Down with the oligarchs

In his weekly Sobremesa, Juan asks if the opposition has really faced up to its oligarch problem.

When you talk about Chávez’s legacy with foreigners, the one thing that nearly always comes up is “but it couldn’t all have been bad, what positive change did Hugo Chávez bring?”

If you’re like me, you tend to fall back on something like: “well, he put the issue of poverty up front and center, and that’s a good thing.”

But there is another issue in which Chávez was right, one that we seldom dare speak about.

Chávez was right about the oligarchy, and in denouncing them, he did a good thing.

There must be a million quotes of Hugo Chávez saying he was going to “do away with the oligarchy.” He talked at length about the oligarchy in the XIXth, XXth, and XXIst Century. After a while, it all became boring, the incessant rants of a dying man, repeated ad nauseam by his acolytes, who would add on things like:

“To accomplish their goals, [the US] has the surrendered support of a local oligarchy that knows no homelad who only wishes to recover their lost privileges in exchange for our natural resources and the entire nation to their masters in the North.”
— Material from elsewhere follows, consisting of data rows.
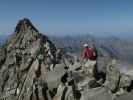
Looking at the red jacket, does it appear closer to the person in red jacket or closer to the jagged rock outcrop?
the person in red jacket

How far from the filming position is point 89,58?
125 feet

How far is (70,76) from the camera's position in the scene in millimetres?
38875

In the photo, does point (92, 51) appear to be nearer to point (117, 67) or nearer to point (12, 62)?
point (117, 67)

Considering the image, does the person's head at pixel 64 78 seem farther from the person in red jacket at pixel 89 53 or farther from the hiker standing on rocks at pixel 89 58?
the person in red jacket at pixel 89 53

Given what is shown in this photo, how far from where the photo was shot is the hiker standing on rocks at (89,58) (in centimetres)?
3750

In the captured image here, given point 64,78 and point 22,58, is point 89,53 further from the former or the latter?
point 22,58

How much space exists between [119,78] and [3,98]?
1404 inches

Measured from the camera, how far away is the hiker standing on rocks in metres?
37.5

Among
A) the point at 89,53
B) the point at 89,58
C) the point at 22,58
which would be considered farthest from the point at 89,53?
the point at 22,58

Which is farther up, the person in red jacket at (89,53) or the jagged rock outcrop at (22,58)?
the person in red jacket at (89,53)

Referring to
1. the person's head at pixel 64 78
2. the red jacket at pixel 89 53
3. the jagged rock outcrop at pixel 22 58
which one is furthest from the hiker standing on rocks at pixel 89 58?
the jagged rock outcrop at pixel 22 58

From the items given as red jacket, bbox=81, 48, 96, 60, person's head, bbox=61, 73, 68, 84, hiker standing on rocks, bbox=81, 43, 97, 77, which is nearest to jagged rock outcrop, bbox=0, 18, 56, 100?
person's head, bbox=61, 73, 68, 84

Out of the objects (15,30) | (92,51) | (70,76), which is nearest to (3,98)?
(70,76)

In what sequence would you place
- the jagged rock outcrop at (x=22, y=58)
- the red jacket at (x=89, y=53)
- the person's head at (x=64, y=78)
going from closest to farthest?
the red jacket at (x=89, y=53) → the person's head at (x=64, y=78) → the jagged rock outcrop at (x=22, y=58)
It pains me to say that, after years of writing about chavismo, the claim has some truth to it.

The opposition is full of smart, hard-working, wonderful people, but it also has some pretty detestable characters. I don’t believe the arguments about them engaging in “economic war” or being “pro-American pitiyanquis.” But the part about the oligarchy and their lost privileges? I’m with Chávez on that one.

The Venezuelan opposition contains many people who, indeed, are oligarchs: people who used to be in all the right places, who would benefit from all the right contracts, and live off oil wealth like it belonged to them. People with unearned privileges who felt the country owed it to them.

You’ve probably been around some of them.

The entitled caraqueñito who blabbers on about his piñatas en el Country, rolling his “r”s like only an entitled caraqueñito can.

The frustrated technocrat who honestly believes he, and only he, knows what is good for the country, and everyone else is wrong.

The former Blue-label-guzzling businessman who had to flee the country and now has to (gasp!) work for a living as middle manager in some unremarkable Florida firm.

The sifrinita who still refers to chavistas as “monos.”

And so on …

These folks, most of them members of the caraqueño elite, ruled the land like the owned the place, and they still have not realized they no longer do. They had lifestyles that could not be explained according to normal Venezuelan incomes. They looked down on anyone not like them. The people who lived paycheck to paycheck? Suckers.

The “widowed oligarchs” approach the revolution not in the way a citizen approaches a political process, but as a landowner approaches a squatter on his plot of land. How dare this rabble take over my country?, they seem to be saying.

Chávez got tons of political millage out of his rhetoric in part because the attacks rang true.

Normally, this wouldn’t matter much. “So what?” you might be thinking. Every group has its loonies, and ours are nowhere near as bad as theirs.

But as chavismo’s inevitable collapse approaches, I’m beginning to sense that the “indignant crowd” (to call them something) sees an opening to get back on top and rule the roost once again. In fact, they might just be calling the shots.

As change approaches, the special interests appear to be lining up – backing this or that political leader, looking to place their people in all the right policy circles, trying to frame the debate in the way that benefits them, always looking to be on top of the bandwagon … when the bandwagon drives up Av. Urdaneta.

They do this not out of patriotism, and certainly not looking out for the best interests of the country, although I’m sure there’s a bit of that even in the most rancid of oligarchs.

No. They do it for themselves. Our selfless opposition leaders are just vessels for their own glory, power, and money. Principles? Those are for suckers.

We are social animals, and it’s natural for some of us to want to be the alpha male. A little ambition can go a long way, and is generally a force for good. The problem is when unguided ambition and self interest disguised as “the struggle for democracy” becomes one of the guiding forces in your movement. I think it’s a legitimate question to ask ourselves to what extent our political movement is hostage to these special interests.

So … does the opposition have an “oligarchy” problem? Is it important? Let’s get the sobremesa going.